Bio
More than singer-songwriter and piano virtuoso, Halifax-based Mat Hughes is a storyteller and performer of unique magnetism who makes each audience member feel like they’re catching up with an old friend. From playing dive bars and DIY house shows to touring across Canada and gracing hundreds of stages in his home province—most recently, the release show for his latest EP at The Stage at St. Andrews in Halifax—he’s quickly made a name for himself as one of Nova Scotia’s most original talents.

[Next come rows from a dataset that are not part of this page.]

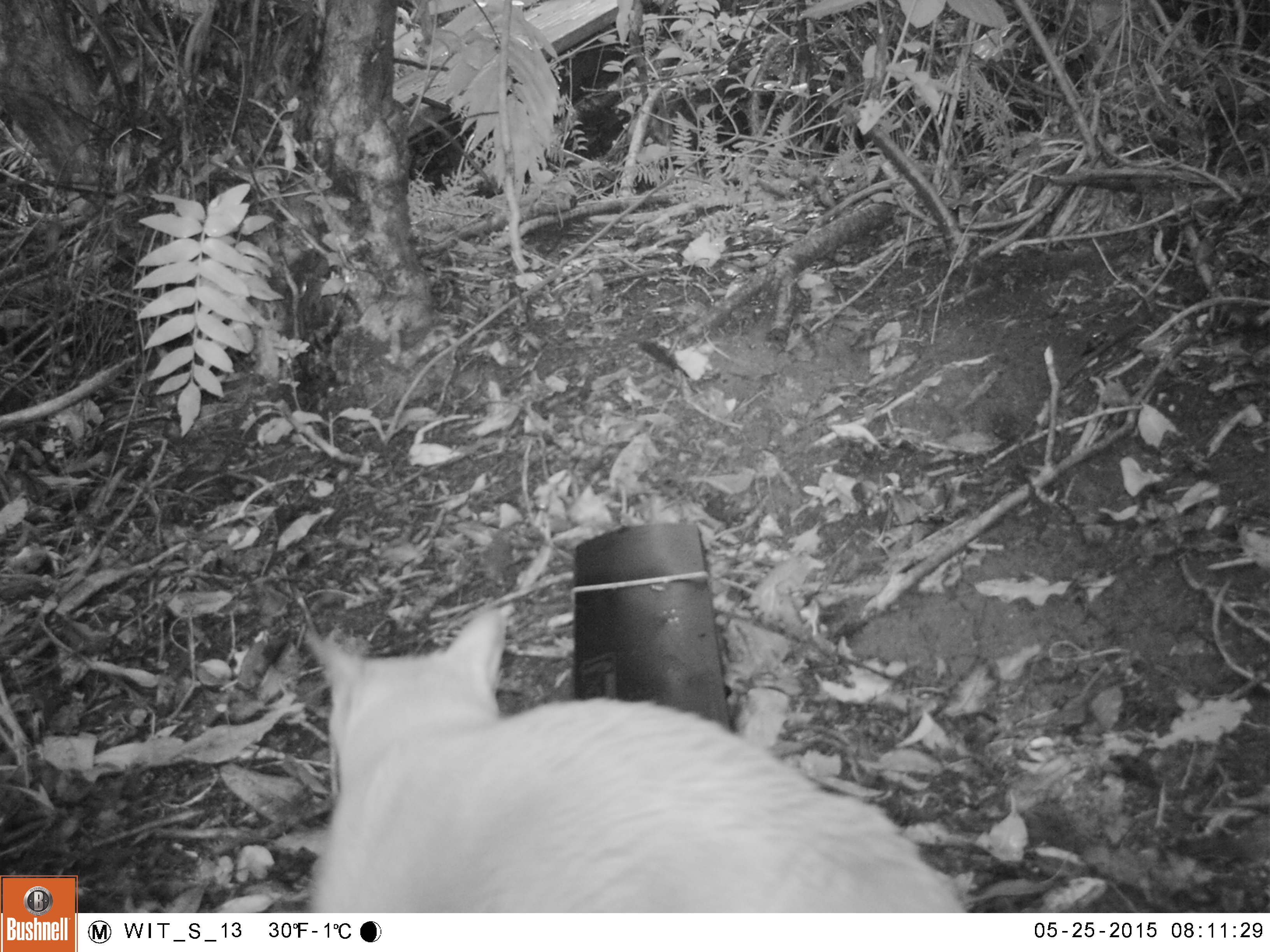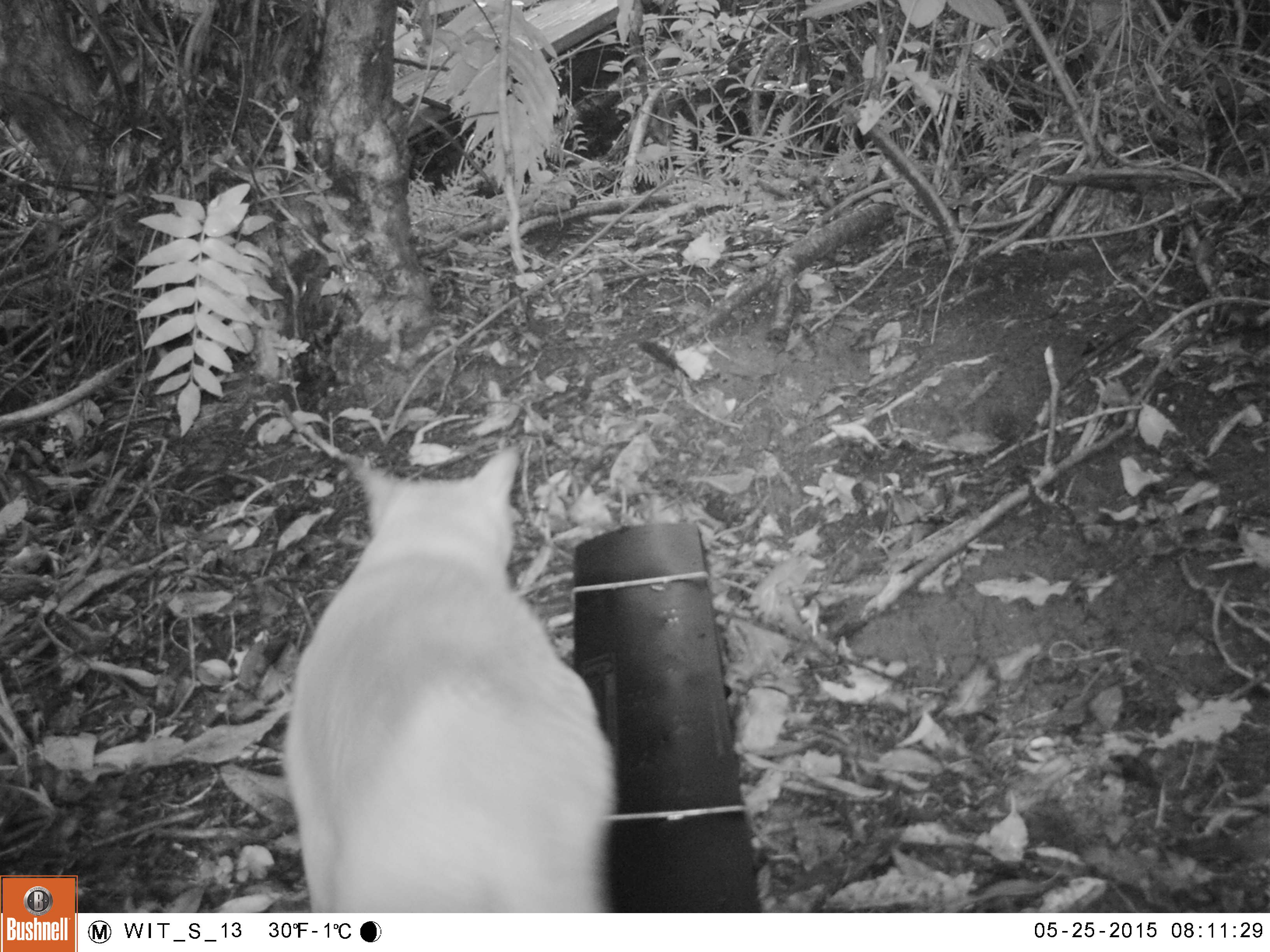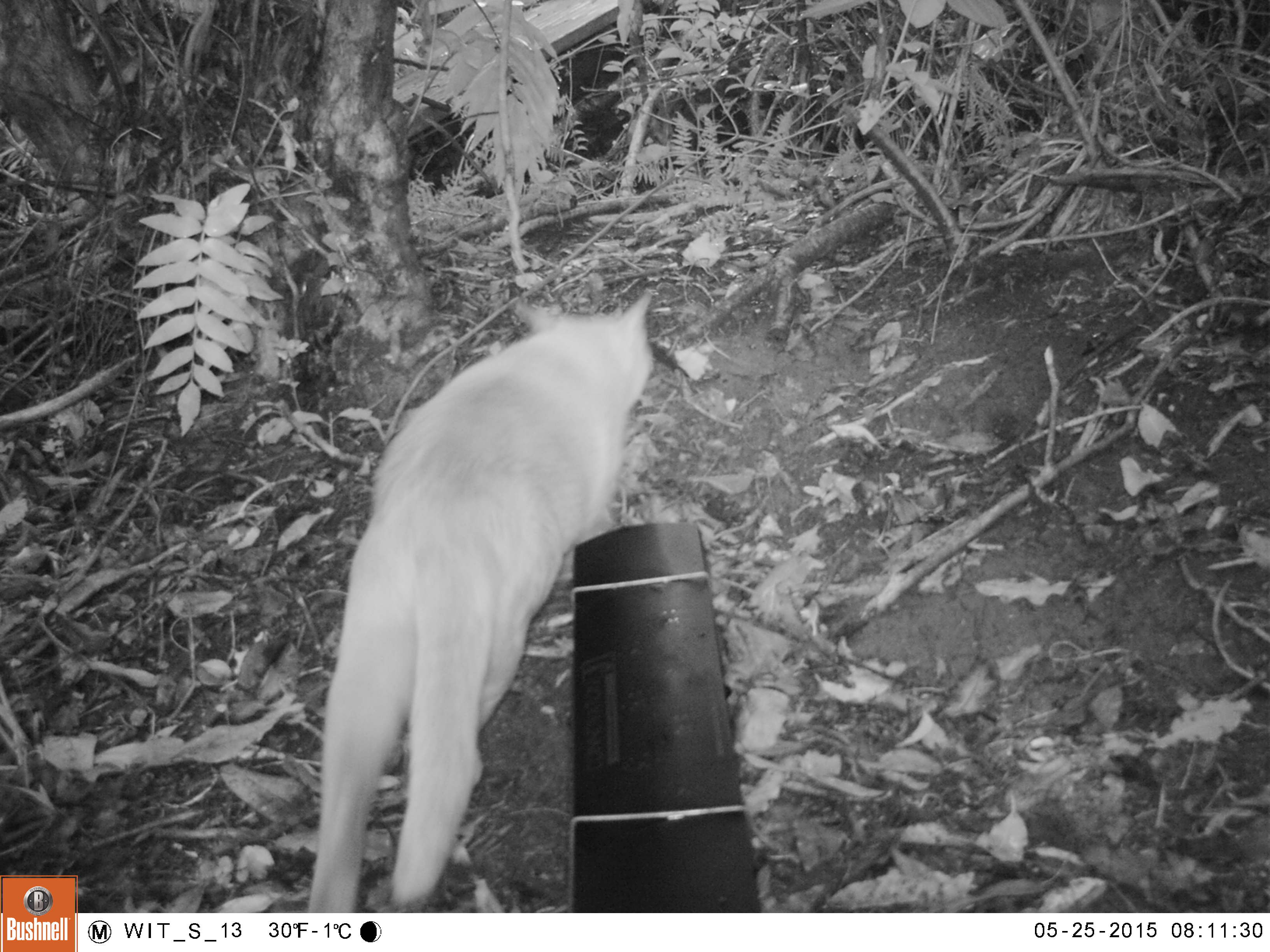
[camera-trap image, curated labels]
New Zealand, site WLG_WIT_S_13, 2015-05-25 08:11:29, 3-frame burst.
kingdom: Animalia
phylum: Chordata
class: Mammalia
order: Carnivora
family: Felidae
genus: Felis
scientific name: Felis catus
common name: domestic cat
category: cat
Cat (domestic cat) (Felis catus).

For all its foot-tapping, hi-fi instrumentation and subject matter liable to make you laugh out loud—from hot garbage to a bird flown headfirst into a window—Hughes’ third EP “South-Facing Dumpster” may at face value feel like a lighthearted pop album à la John or Joel. Upon closer listening, Mat's juxtaposition of upbeat melodies and wry, metaconscious lyricism exposes both the absurdity of our contemporary moment and the all-too-human ways we cope with it. Going for a walk to ward off the doom; sticking your head in the sand when the truth is too hard to swallow; mistaking light pollution for a sunrise. These songs teem with the platitudes of a thinly veiled nihilism, each terse line a live wire straight to the vein.
A cohesive continuation yet refined departure from his previous releases, “South-Facing Dumpster” asks what programmed motions steer us through an often-unforeseeable future; how the sun persists in its orbit despite all odds. And how on a road leading nowhere, full of streetlights illuminating nothing, we somehow find a way to enjoy the drive.